Kiran Bala Govil ( Sachdev; 9 July 1944 – 18 November 2022), known professionally as Tabassum, was an Indian actress, talk show host and YouTuber, who started her career as child actor Baby Tabassum in 1947. She later had a television career as the host of first TV talk show of Indian television, Phool Khile Hain Gulshan Gulshan. It ran on National broadcaster Doordarshan from 1972 to 1993, wherein she interviewed film and TV personalities.

Early life and background
Tabassum was born in Mumbai, then known as Bombay, in 1944 to Ayodhyanath Sachdev, an Indian freedom fighter, and Asghari Begum, a freedom fighter, journalist and author. She explained how she was named in an interview in 2014:
My father named me 'Tabassum', keeping my mother's religious sentiments in mind. My mother kept my name 'Kiran Bala', keeping my father's religious sentiments in mind. My name on all official documents was 'Kiran Bala Sachdev'. After marriage, it became 'Kiran Bala Govil'. 'Tabassum' is my screen name; it means muskhurahat (smile).

Career

Tabassum made her film debut as a child actor with Nargis (1947) followed by Mera Suhaag (1947), Manjhdhar (1947) and Bari Behen (1949). Later in Deedar (1951), directed by Nitin Bose, she played the childhood role of Nargis; the hit song Bachpan Ke Din Bhula Na Dena sung by Lata Mangeshkar and Shamshad Begum was picturised on her. Also, in the next year, she appeared in another important film Baiju Bawra (1952) directed by Vijay Bhatt, where she appeared in the childhood role of Meena Kumari. She also worked in the popular film Phir Wohi Dil Laya Hoon starring Joy Mukherjee and Asha Parekh. She also starred in the beautiful song 'Aji qibla mohtarma'. After a gap, she reentered films in adult roles, working as a character actress.

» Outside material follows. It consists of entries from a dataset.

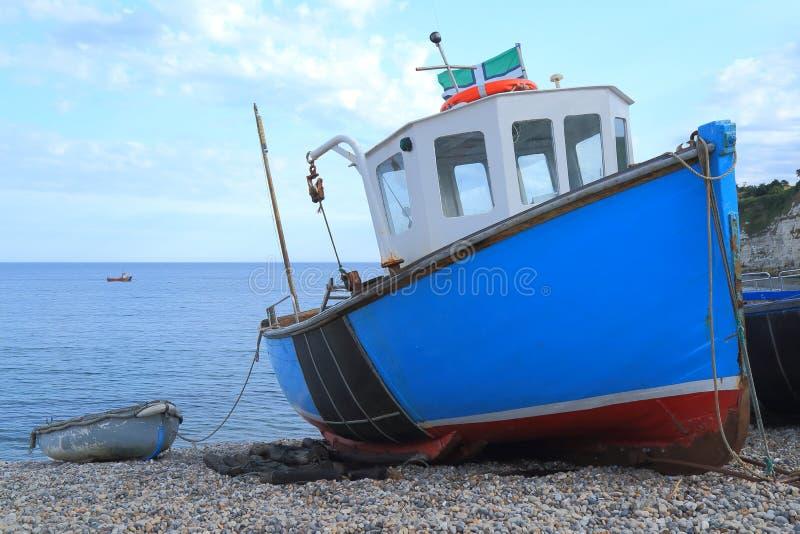 Błękitna łódź rybacka na otoczak plaży zdjęcie stock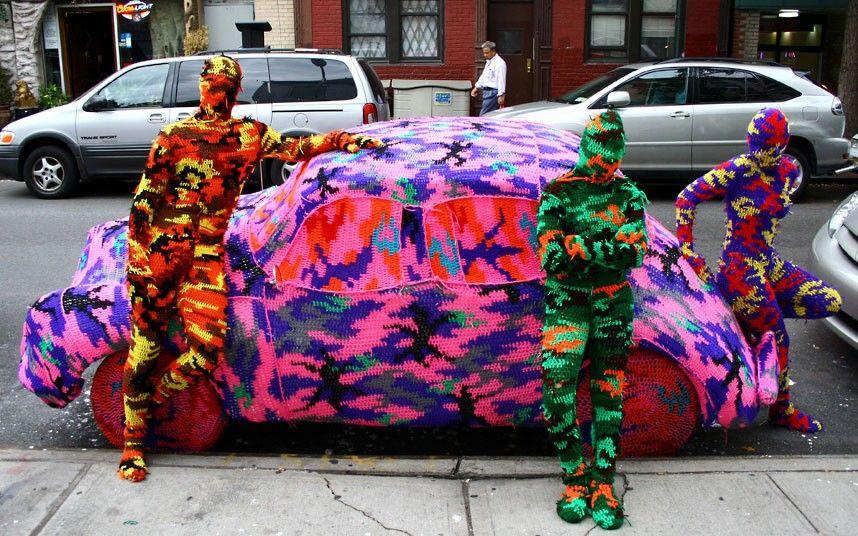 """Ágata Oleksiak es una artista polaca quien vive y trabaja en Nueva York, es conocida alrededor del mundo simplemente como """"Olek"""" y se dedica atejer las calles, parques y galerías de arte con vibrantes colores como fucsia, rojo y amarillo. Su obra es comparada conun caleidoscopio de hilos de lana que se entrelazan hasta formarinstalaciones …"""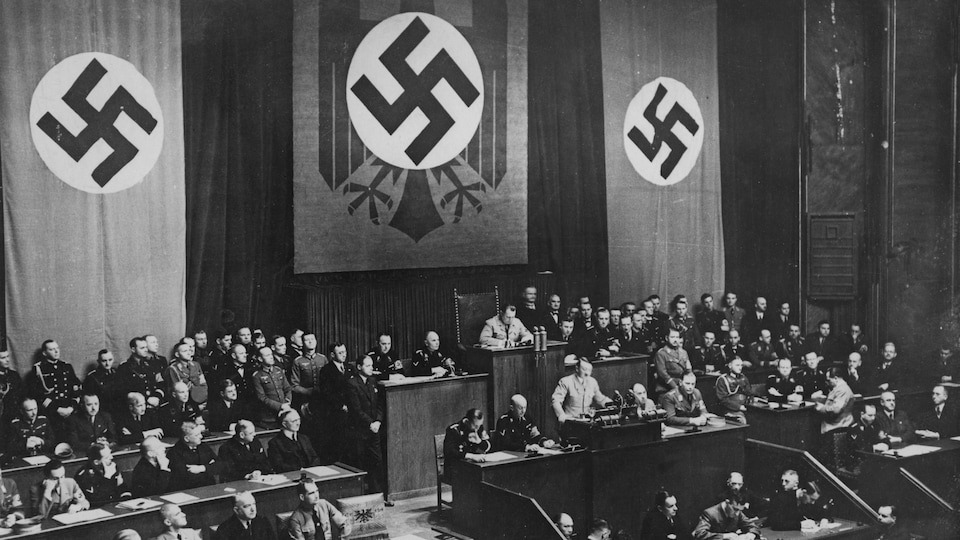 En 1936, le dirigeant nazi Adolf Hitler prononce un discours au Reichstag avec en toile de fond des croix gammées.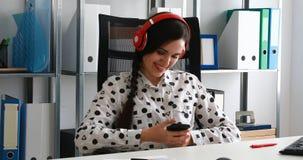 Onderneemster in rode hoofdtelefoons die smartphone in modern bureau gebruiken stock footage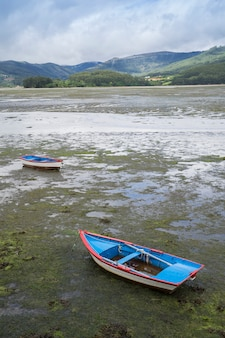 Boats stranded at the mouth of a river at low tide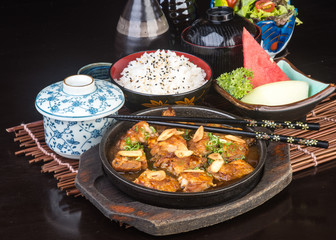 japanese cuisine. hot plate chicken on the background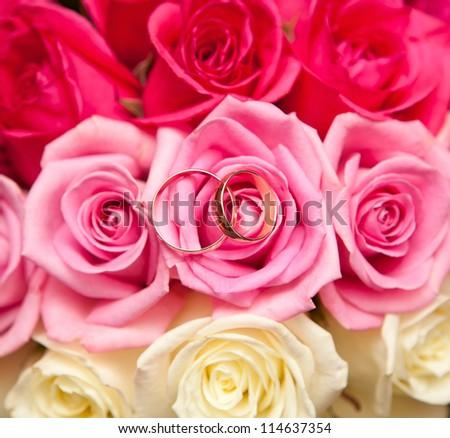 Gold wedding rings on flower - stock photo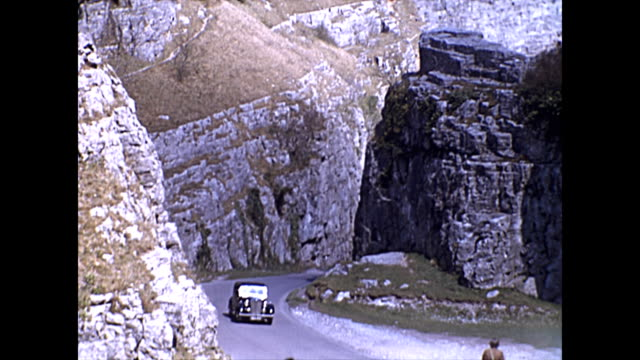 cheddar gorge - old car drives up / cottages / waterfalls / lake and village - somerset england stock videos & royalty-free footage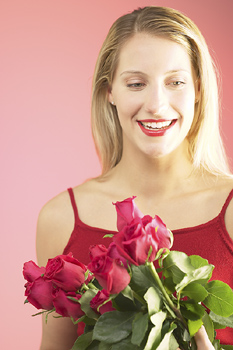 Woman with bouquet of Valentine's Day roses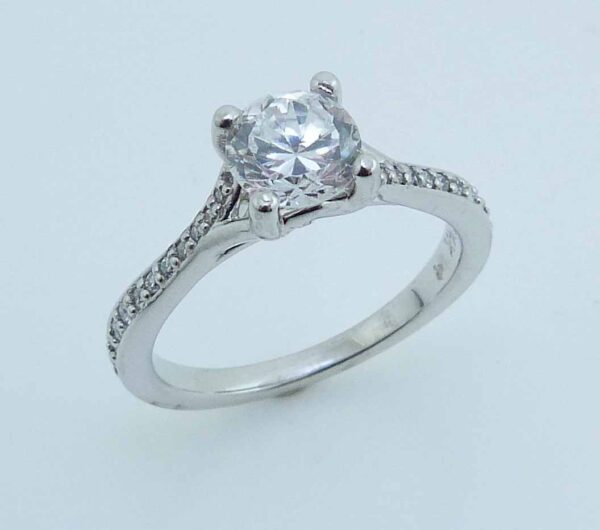 14 karat solitaire engagement ring featuring 22 = 0.12ctw round brilliant cut diamonds. Priced without a center gemstone. Let us find you the perfect center that fits your tastes and budget!
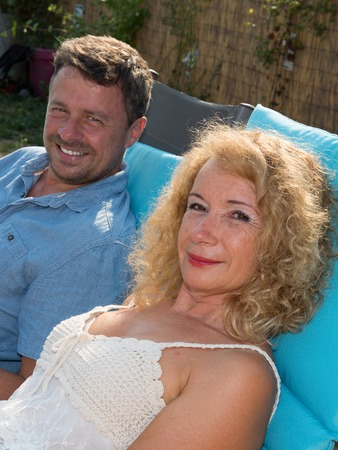 Happy couple resting in deck chairs by the pool at summer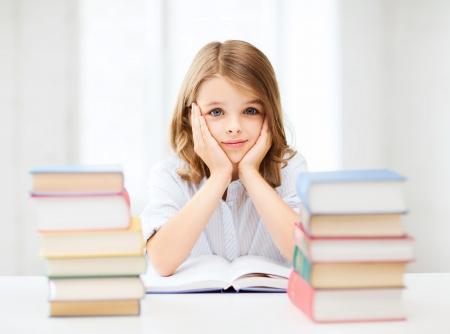 fille triste: l'�ducation et le concept de l'�cole - petite fille �tudiant �tudier et lire des livres � l'�cole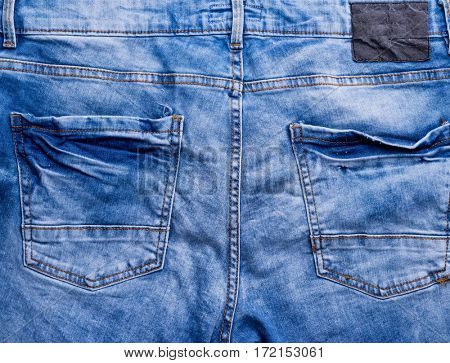 rear paft of blue male jeans with pockets, closeup
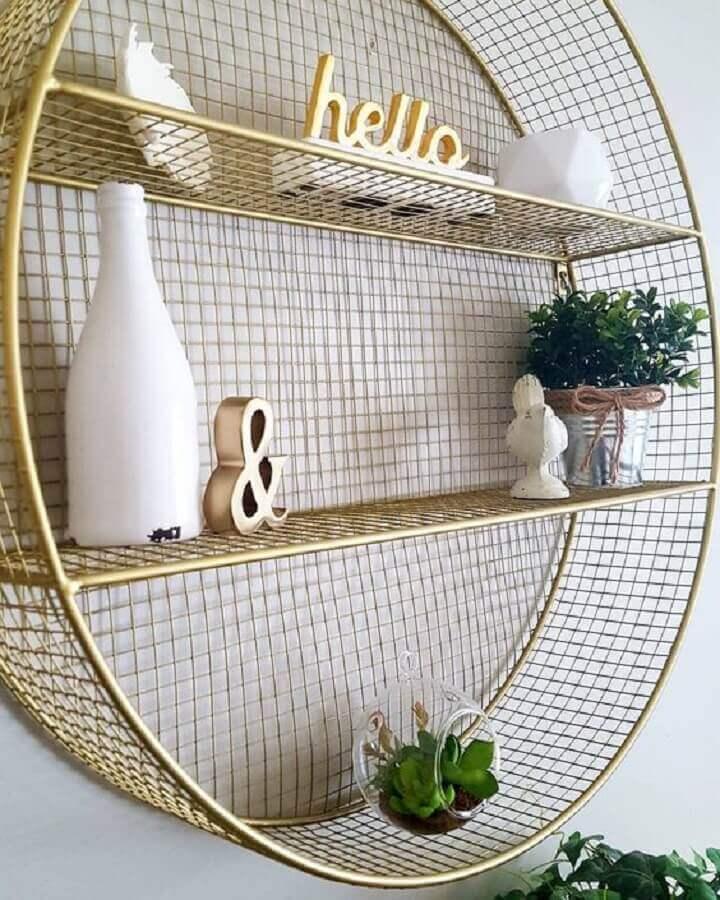 modelo de nicho redondo com aramado dourado Foto Pinosy
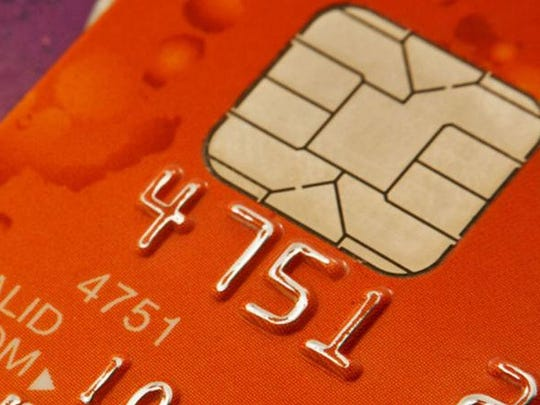 "A ""smart"" credit card's chip is shown."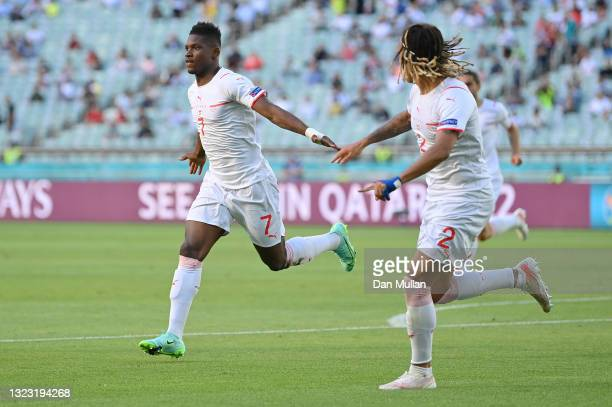 Breel Embolo of Switzerland celebrates after scoring their side's first goal during the UEFA Euro 2020 Championship Group A match between Wales and...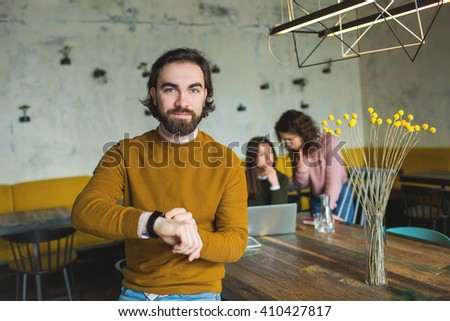 Young hipster with smart watch over two females in cafe - stock photo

Tabassum hosted the first talk show of Indian television, Phool Khile Hain Gulshan Gulshan, which ran for 21 years from 1972 to 1993. Produced by Doordarshan Kendra Mumbai, it was based on interviews of film celebrities and became immensely popular. This also led to a career as stage compere. She was also the editor of Grihalaxmi, a Hindi women's magazine for 15 years and wrote many joke books.

In 1985, she directed, produced and wrote her first film, Tum Par Hum Qurban. In 2006, she returned to television, as an actress in Pyaar Ke Do Naam: Ek Raadha, Ek Shyaam, produced by Rajshri Productions. She became a judge in a reality stand-up comedy show Ladies Special (2009) on Zee TV.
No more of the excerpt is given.